The next in our series on great local diving looks at diving the wonderful Babbacombe Beach. This is where many new PADI Open Water Divers go for their first independent dive trips. These divers are likely to keep visiting for many years to come as there is so much to see at any time of the year.
Put the postcode TQ1 3LX in your satnav to get to the site. Your journey ends on a steep, narrow lane but the Cary Arms is on this road – If the beer delivery lorries can get down here – so can you! The car park at the bottom is right next to the beach but it isn’t massive. This isn’t a problem most of the time but on summer weekends you should get here early.
No dive day is complete unless some catering options are built in. The beach cafe is open somewhat intermittently but is usually serving at weekends in the season. The Cary Arms is a great pub and restaurant just by the beach and at the top of the hill, Babbacombe has plenty of decent cafes and restaurants to choose from.
Have a look at the Beach Webcam. It sits on top of the cafe and gives a good view of beach conditions. Babbacombe is a sheltered site but easterly winds will spoil the diving here. Maybe think about Chesil Cove when the wind direction is from the east.
Diving at Babbacombe is pretty straightforward but watch your footing getting in and out of the water.

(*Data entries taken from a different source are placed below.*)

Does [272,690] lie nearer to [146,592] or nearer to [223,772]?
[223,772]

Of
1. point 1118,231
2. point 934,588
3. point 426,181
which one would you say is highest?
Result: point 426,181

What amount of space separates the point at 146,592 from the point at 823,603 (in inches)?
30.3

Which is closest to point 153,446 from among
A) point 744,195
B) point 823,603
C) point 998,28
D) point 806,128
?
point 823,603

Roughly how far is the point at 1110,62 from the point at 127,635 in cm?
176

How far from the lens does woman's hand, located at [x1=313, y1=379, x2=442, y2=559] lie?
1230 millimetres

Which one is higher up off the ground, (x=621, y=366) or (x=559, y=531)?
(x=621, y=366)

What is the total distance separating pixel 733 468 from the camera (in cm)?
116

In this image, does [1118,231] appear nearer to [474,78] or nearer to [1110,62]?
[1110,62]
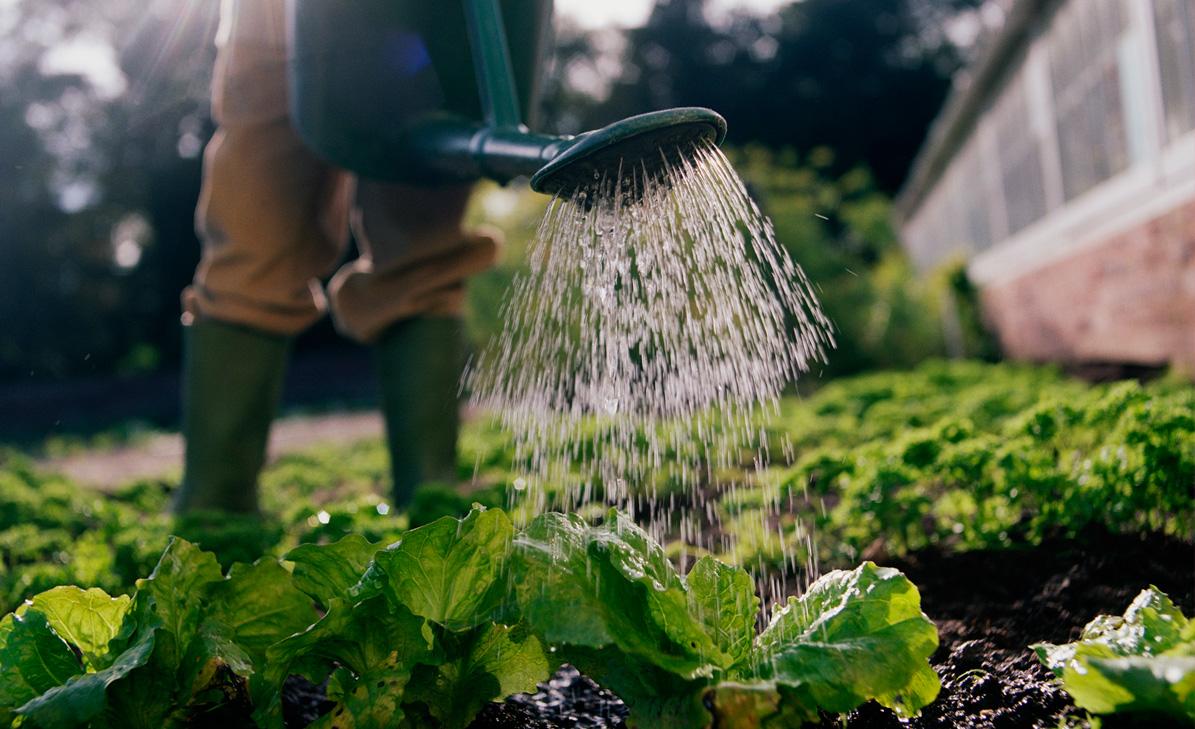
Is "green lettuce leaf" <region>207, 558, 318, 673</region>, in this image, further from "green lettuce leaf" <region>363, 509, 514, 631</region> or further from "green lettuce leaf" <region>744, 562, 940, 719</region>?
"green lettuce leaf" <region>744, 562, 940, 719</region>

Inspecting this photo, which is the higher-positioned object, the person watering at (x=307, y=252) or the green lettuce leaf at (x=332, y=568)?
the person watering at (x=307, y=252)

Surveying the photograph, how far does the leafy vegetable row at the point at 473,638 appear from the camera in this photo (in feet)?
3.86

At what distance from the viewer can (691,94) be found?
3325cm

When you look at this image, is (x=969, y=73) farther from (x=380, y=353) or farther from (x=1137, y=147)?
(x=380, y=353)

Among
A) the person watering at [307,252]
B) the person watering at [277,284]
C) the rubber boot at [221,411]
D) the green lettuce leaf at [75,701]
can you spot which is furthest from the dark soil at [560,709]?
the rubber boot at [221,411]

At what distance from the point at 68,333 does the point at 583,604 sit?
23016 millimetres

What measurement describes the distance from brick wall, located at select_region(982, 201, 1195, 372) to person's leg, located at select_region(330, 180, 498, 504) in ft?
12.8

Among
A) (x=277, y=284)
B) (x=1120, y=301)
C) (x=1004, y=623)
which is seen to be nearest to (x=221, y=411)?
(x=277, y=284)

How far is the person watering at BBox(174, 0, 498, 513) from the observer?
2.88 metres

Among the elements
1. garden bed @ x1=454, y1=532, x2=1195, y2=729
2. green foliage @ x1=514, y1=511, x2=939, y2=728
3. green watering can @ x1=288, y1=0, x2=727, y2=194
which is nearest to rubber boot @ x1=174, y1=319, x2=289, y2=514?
green watering can @ x1=288, y1=0, x2=727, y2=194

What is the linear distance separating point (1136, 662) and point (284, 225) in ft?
8.21

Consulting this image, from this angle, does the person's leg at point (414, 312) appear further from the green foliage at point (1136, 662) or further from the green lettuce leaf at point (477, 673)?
the green foliage at point (1136, 662)

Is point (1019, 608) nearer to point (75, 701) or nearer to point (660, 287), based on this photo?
point (660, 287)

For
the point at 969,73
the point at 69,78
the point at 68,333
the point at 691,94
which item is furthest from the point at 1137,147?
the point at 691,94
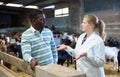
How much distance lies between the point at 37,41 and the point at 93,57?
57 cm

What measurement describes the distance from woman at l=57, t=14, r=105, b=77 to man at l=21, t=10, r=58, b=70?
0.21 metres

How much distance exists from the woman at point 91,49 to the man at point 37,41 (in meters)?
0.21

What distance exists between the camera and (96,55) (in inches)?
75.9

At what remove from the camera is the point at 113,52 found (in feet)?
26.5

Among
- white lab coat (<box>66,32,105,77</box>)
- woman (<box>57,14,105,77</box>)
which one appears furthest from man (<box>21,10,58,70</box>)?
white lab coat (<box>66,32,105,77</box>)

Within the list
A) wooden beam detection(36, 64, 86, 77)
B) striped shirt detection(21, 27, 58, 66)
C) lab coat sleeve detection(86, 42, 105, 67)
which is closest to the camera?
wooden beam detection(36, 64, 86, 77)

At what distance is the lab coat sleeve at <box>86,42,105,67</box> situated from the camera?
75.4 inches

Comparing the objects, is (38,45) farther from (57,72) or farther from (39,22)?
(57,72)

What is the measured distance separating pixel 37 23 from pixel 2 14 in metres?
27.4

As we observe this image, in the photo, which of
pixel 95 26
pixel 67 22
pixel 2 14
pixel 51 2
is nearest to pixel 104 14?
pixel 67 22

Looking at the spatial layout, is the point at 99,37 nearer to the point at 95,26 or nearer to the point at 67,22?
the point at 95,26

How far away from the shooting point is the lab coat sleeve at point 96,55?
1916 millimetres

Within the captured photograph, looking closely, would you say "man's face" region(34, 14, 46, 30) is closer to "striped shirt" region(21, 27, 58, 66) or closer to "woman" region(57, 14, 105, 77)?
"striped shirt" region(21, 27, 58, 66)

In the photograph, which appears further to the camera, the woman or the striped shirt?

Keep away from the jetty if people are fishing there. Boats use the bay so use a marker buoy from the start or have one ready to send up if you hear boat traffic.
There are plenty of ways to dive from the beach. To get a good overview try swimming out towards the jetty (watch out for people fishing though) on a North Easterly bearing. The gradually sloping, rock and weed covered bed will drop off quickly by a metre or so onto a siltier bottom.
In this area, there is likely to be plenty of lost fishing gear so watch out for tangling. I like to take a bag and a cutting instrument and remove some of this. Lost fishing gear can continue to catch and entangle marine life for years.
Swim along this drop-off, looking out for marine life as you go. You are swimming across the bay now. Look out for “Mushroom Rock” which is a well-named feature where much marine life including cuttlefish, anemones, tiny nudibranchs and the like are to be found. Make sure to spend plenty of time around the rockier area on the western side of the shore. Shoals of small pollock are to be found, cuttlefish in season, crabs, lobsters…and much more. Finish by heading back across the bay towards the east before turning in to finish in the middle of the beach – 10 brownie points for being opposite the steps up to the carpark.
On other dives, you could head straight out to mushroom rock on a N bearing from the ramp. You could go further west to find a seagrass bed and look for pipefish, maybe even an elusive seahorse. At very high tide you can get in on the other side of the jetty, or just swim around the jetty if it is safe to do so. There is always plenty to explore at Babbacombe and it seems to change every time you visit.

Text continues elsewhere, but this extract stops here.